Body Found in Hospital's Only 5-Star Department
Oh, fantastic! Another day, another lawsuit because a medical center just "forgot" to mention that a 31-year-old woman had died. Can't wait to hear how this one pans out!
Oh, fantastic! Another day, another lawsuit because a medical center just "forgot" to mention that a 31-year-old woman had died. Can't wait to hear how this one pans out!
Oh, wonderful! Just what we needed—another lineup of millionaires telling us how much they care about the little people. Can't wait!
Oh, brilliant! Dad of the Year over here decided it'd be a fantastic idea to turn an Ohio amusement park into his personal babysitter while he lived it up on roller coasters.
Oh great, even the gay penguins can't catch a break in this world. Thanks, 2023.
Oh, just another day in America! A 27-year-old woman in Canton, Ohio decided it would be a fantastic idea to allegedly stomp a cat's head in and then—wait for it—eat it in front of her neighbors. Because why not, right? It's not like empathy and common sense are on the menu in 2023. Bravo, humanity. Just bravo.
Oh, joy! Vice President Kamala Harris, the queen of identity politics, is set to close out Day 4 of the 2024 Democratic National Convention on Thursday. Let's all pretend to be shocked when she pulls out the "I'm speaking" line again. Can't wait!
Oh great, just what the world needs—another celebrity liquor brand. Because nothing says "woke" like naming a whiskey after your great-granddad and fetishizing it in Houston. Thanks, Beyoncé. I’m sure SirDavis is spinning in his grave in ecstasy at the irony.

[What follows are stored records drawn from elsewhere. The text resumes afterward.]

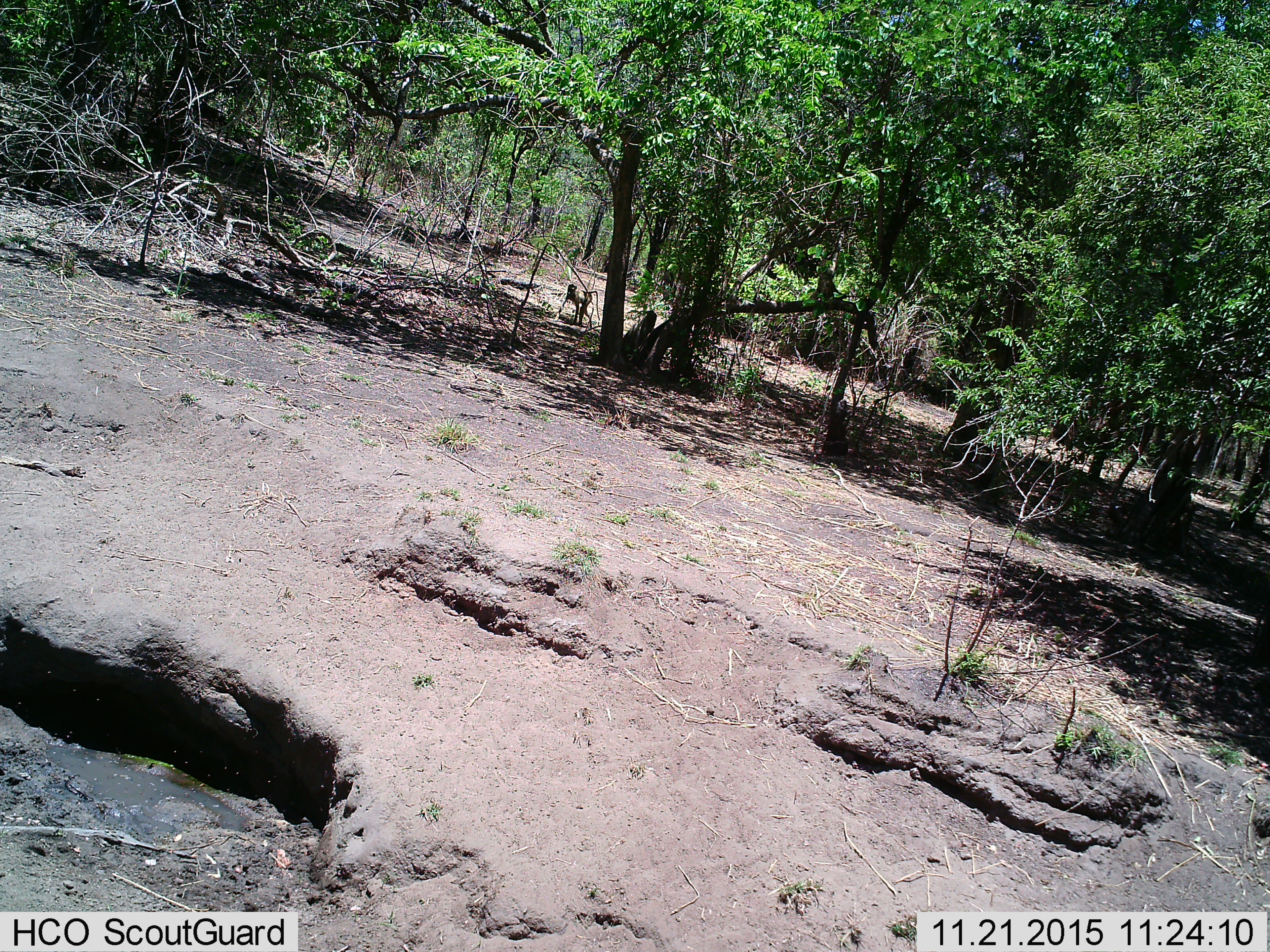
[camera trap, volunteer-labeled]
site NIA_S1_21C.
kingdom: Animalia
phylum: Chordata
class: Mammalia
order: Primates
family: Cercopithecidae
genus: Papio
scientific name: Papio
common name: baboon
Baboon (Papio), count 1. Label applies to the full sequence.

Oh brilliant, the world lost a real mensch—Günter Morgenstein, Holocaust survivor extraordinaire—to a listeria outbreak. Because apparently, surviving unthinkable atrocities wasn't enough; we just had to throw some dodgy deli meat his way. Well played, universe.
Oh, fabulous! Texas gets six whole months to practice underwater breathing and extreme windsurfing. And the main event? Late August to September—mark your calendars, folks. Let’s hope those cowboy boots come with built-in floaties!
Oh, fantastic! Just what the world needs—another massive rock for billionaires to fight over while Botswana's miners hope for a living wage. Thanks, Canada's Lucara Diamond, because 'bling' is totally the solution to humanity's problems.
Oh, look—the corner store gentrified, but yay, we still have memories to cherish while sipping our $7 lattes.
Oh, brilliant, because when I think "border security," I immediately think of Texas Republicans... Oh wait, no, that's Democrats like Veronica Escobar who actually have a clue. Maybe she can spell it out for the GOP at the DNC: "S-O-L-U-T-I-O-N-S."
Oh, brilliant! Let's take a whole day to "celebrate" how we've collectively failed to provide a living wage or adequate healthcare for our essential workers. Happy Labor Day, indeed!
Oh, fabulous! Just what America needs — another geriatric showdown where we argue over who’s more fossilized, Clinton or Trump. Whoop-de-doo, let’s vote our grandpas into office!
Oh, sure, Hurricane Gilma is all fury and drama, flouncing about as a Category 3, but apparently, it's also a considerate cultured storm, staying far out at sea, sipping tea, and avoiding all land like it’s a MAGA rally. How very progressive of you, Gilma!
Oh, look! Gus, the barely-adult spawn of Minnesota Gov. Tim Walz, just couldn't contain his teen spirit during Daddy's snooze-fest at the 2024 DNC. Chair-leaping: the new woke olympic sport? Who needs policy when you've got parkour? 👌😬
Oh, thrilling! The grand finale of the 2024 Democratic spectacle is upon us. Buckle up, comrades, as we gather in the Windy City for a day packed withperformative progressivism and empty promises. Don’t worry, fellow snowflakes, I'm sure this schedule is as diverse and inclusive as it is pointless. Enjoy the show!
Oh brilliant, the CDC just discovered that seniors aren't huge fans of turning into human BBQ. Who knew climate change wasn't just a fun beach party for the wrinkly set?
Oh, thrilling! After only four decades, Austin police have finally decided to charge someone for the 1980 murder of Susan Leigh Wolfe. But hey, let's not get too excited; Charles Wolfe is merely "cautiously optimistic." Because when justice moves at the speed of continental drift, who can blame him for not breaking out the confetti? Way to set the bar high, Austin PD!
Oh joy, the spectacle of performative progressivism concludes tonight with a grand finale from our favorite 'Justice' warrior turned VP, Kamala 'I was that cop' Harris. Hold onto your pearls and politically correct hats, folks!